課題内容 >> 下記の文書によると、ご主人が建てた常夜灯はどのような場所にありましたか。

今年の一月下旬、気仙沼に行ってきた。あの未曾有の大災厄から三月十一日でまる七年を閲(けみ)するわけで、仏式でいえば七回忌に当たる。彼の地に当方と縁あるご夫婦がいらっしゃってお邪魔をすることにしたのである。ご主人は気仙沼の網元のような人で、船もお持ちで、水産業を手広く営んでおられる。「常夜灯ができたから見に来てよ。遊びにいらっしゃい」というお誘いだった。その常夜灯は、海に持っていかれた人たちの供養にとご主人が建てたもので、それに灯が入ったのである。旧市街から車で十五分くらいの、とある岬の突端に建てられていた。岬は海から切り立っている。海からの高低は、ゆうに二〇メートル近くはあるように見える。あの日、大津波はそれを越えて人を呑み込んだのである。海から高いので、ここならばと思ったことだろう。二十人ほどの人たちが難をのがれようと来ていたらしい。想像を絶したことだったろう。今も海側にめぐらされた頑丈そうな鉄柵がひん曲がり傾いている。容赦のない自然の力を想像して慄然とさせられた。

提供データ >>
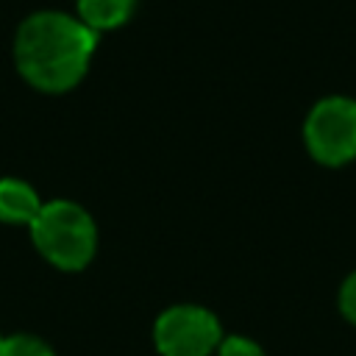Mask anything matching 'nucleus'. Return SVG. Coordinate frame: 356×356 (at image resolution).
<instances>
[{"instance_id":"6","label":"nucleus","mask_w":356,"mask_h":356,"mask_svg":"<svg viewBox=\"0 0 356 356\" xmlns=\"http://www.w3.org/2000/svg\"><path fill=\"white\" fill-rule=\"evenodd\" d=\"M75 17L100 33L128 22V17L136 8V0H75Z\"/></svg>"},{"instance_id":"9","label":"nucleus","mask_w":356,"mask_h":356,"mask_svg":"<svg viewBox=\"0 0 356 356\" xmlns=\"http://www.w3.org/2000/svg\"><path fill=\"white\" fill-rule=\"evenodd\" d=\"M337 306H339V314L356 325V270L345 275V281L339 284V292H337Z\"/></svg>"},{"instance_id":"8","label":"nucleus","mask_w":356,"mask_h":356,"mask_svg":"<svg viewBox=\"0 0 356 356\" xmlns=\"http://www.w3.org/2000/svg\"><path fill=\"white\" fill-rule=\"evenodd\" d=\"M217 356H264V350L250 337L231 334V337H222V342L217 348Z\"/></svg>"},{"instance_id":"1","label":"nucleus","mask_w":356,"mask_h":356,"mask_svg":"<svg viewBox=\"0 0 356 356\" xmlns=\"http://www.w3.org/2000/svg\"><path fill=\"white\" fill-rule=\"evenodd\" d=\"M97 50V31L67 11H33L14 36V64L39 92L58 95L81 83Z\"/></svg>"},{"instance_id":"2","label":"nucleus","mask_w":356,"mask_h":356,"mask_svg":"<svg viewBox=\"0 0 356 356\" xmlns=\"http://www.w3.org/2000/svg\"><path fill=\"white\" fill-rule=\"evenodd\" d=\"M28 228L36 250L58 270H83L97 250V225L75 200L58 197L42 203Z\"/></svg>"},{"instance_id":"5","label":"nucleus","mask_w":356,"mask_h":356,"mask_svg":"<svg viewBox=\"0 0 356 356\" xmlns=\"http://www.w3.org/2000/svg\"><path fill=\"white\" fill-rule=\"evenodd\" d=\"M42 209L36 189L22 178H0V220L8 225H31Z\"/></svg>"},{"instance_id":"3","label":"nucleus","mask_w":356,"mask_h":356,"mask_svg":"<svg viewBox=\"0 0 356 356\" xmlns=\"http://www.w3.org/2000/svg\"><path fill=\"white\" fill-rule=\"evenodd\" d=\"M303 145L323 167L356 161V100L348 95L320 97L303 120Z\"/></svg>"},{"instance_id":"7","label":"nucleus","mask_w":356,"mask_h":356,"mask_svg":"<svg viewBox=\"0 0 356 356\" xmlns=\"http://www.w3.org/2000/svg\"><path fill=\"white\" fill-rule=\"evenodd\" d=\"M0 356H56V353L44 339L33 334H11V337H3Z\"/></svg>"},{"instance_id":"10","label":"nucleus","mask_w":356,"mask_h":356,"mask_svg":"<svg viewBox=\"0 0 356 356\" xmlns=\"http://www.w3.org/2000/svg\"><path fill=\"white\" fill-rule=\"evenodd\" d=\"M0 345H3V334H0Z\"/></svg>"},{"instance_id":"4","label":"nucleus","mask_w":356,"mask_h":356,"mask_svg":"<svg viewBox=\"0 0 356 356\" xmlns=\"http://www.w3.org/2000/svg\"><path fill=\"white\" fill-rule=\"evenodd\" d=\"M153 342L161 356H211L222 342V328L206 306L178 303L156 317Z\"/></svg>"}]
</instances>
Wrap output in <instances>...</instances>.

解答 >> 旧市街から車で十五分くらいの、とある岬の突端に建てられていました。